SHORT TASK —
Please give everything in the data from the line containing "this 1270×952 image." down to the line containing "damaged silver sedan [1, 97, 348, 305]", both included, as a JSON list of strings with one string per line and blank lines omitted.

SUPPLIED DATA —
---
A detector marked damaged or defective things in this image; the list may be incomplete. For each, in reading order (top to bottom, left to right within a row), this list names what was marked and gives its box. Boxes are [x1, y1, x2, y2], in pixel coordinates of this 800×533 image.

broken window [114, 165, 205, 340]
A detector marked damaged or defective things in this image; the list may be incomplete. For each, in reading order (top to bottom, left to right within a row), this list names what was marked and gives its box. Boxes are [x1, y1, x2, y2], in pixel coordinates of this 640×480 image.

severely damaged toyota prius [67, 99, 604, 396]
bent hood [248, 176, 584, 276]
---
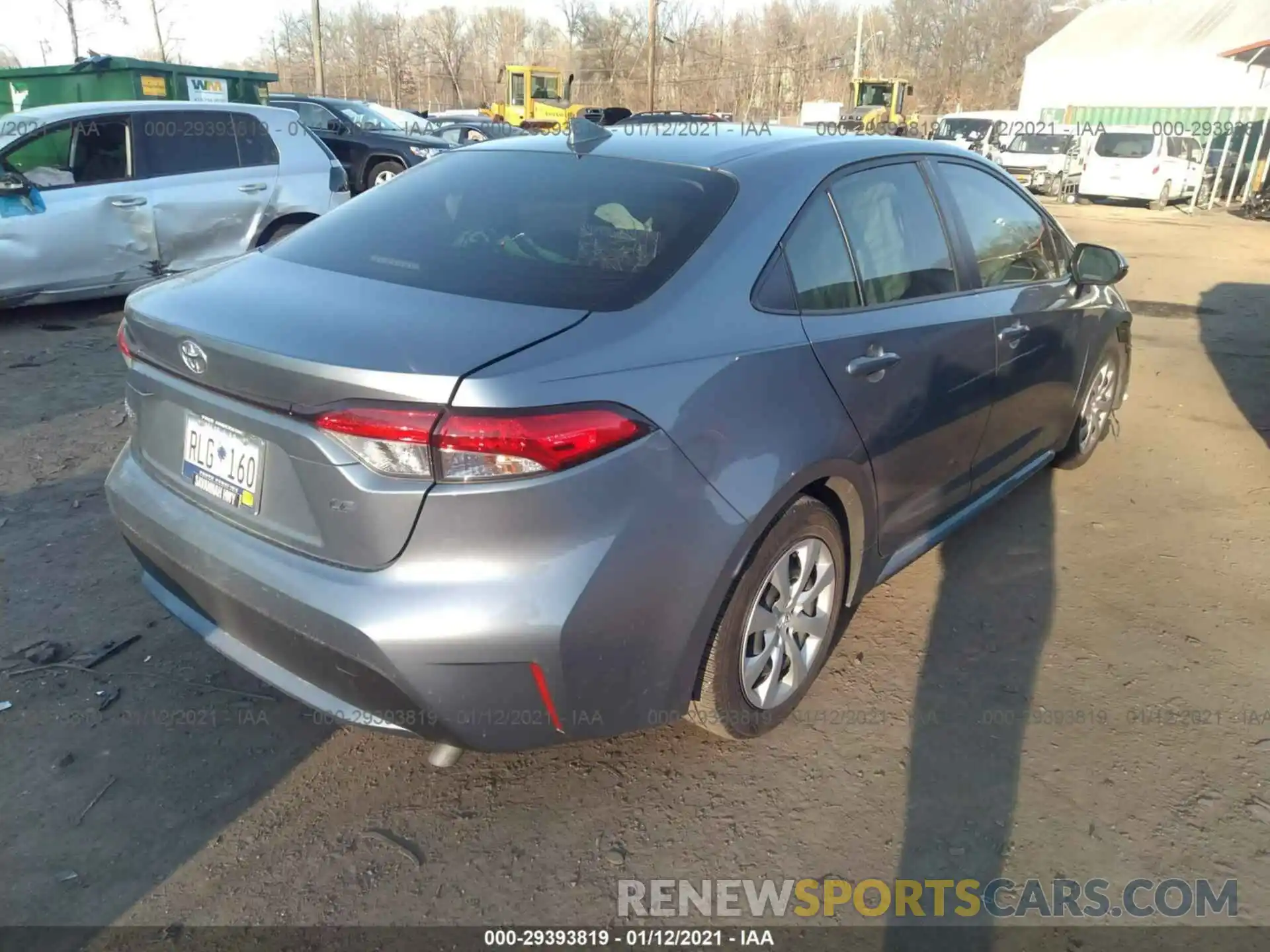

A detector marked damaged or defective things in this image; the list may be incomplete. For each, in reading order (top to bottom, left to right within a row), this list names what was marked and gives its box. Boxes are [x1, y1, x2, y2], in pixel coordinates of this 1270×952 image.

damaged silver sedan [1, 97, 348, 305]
---
RESPONSE FOR THIS EXERCISE —
[
  "A detector marked damaged or defective things in this image; the list may be incomplete. For each, in reading order (top to bottom, left to right within a row), this list names what was marked and gives its box. Boxes are [x1, y1, x2, y2], in pixel coordinates of this 1270×952 image.",
  "damaged silver sedan [1, 97, 348, 305]"
]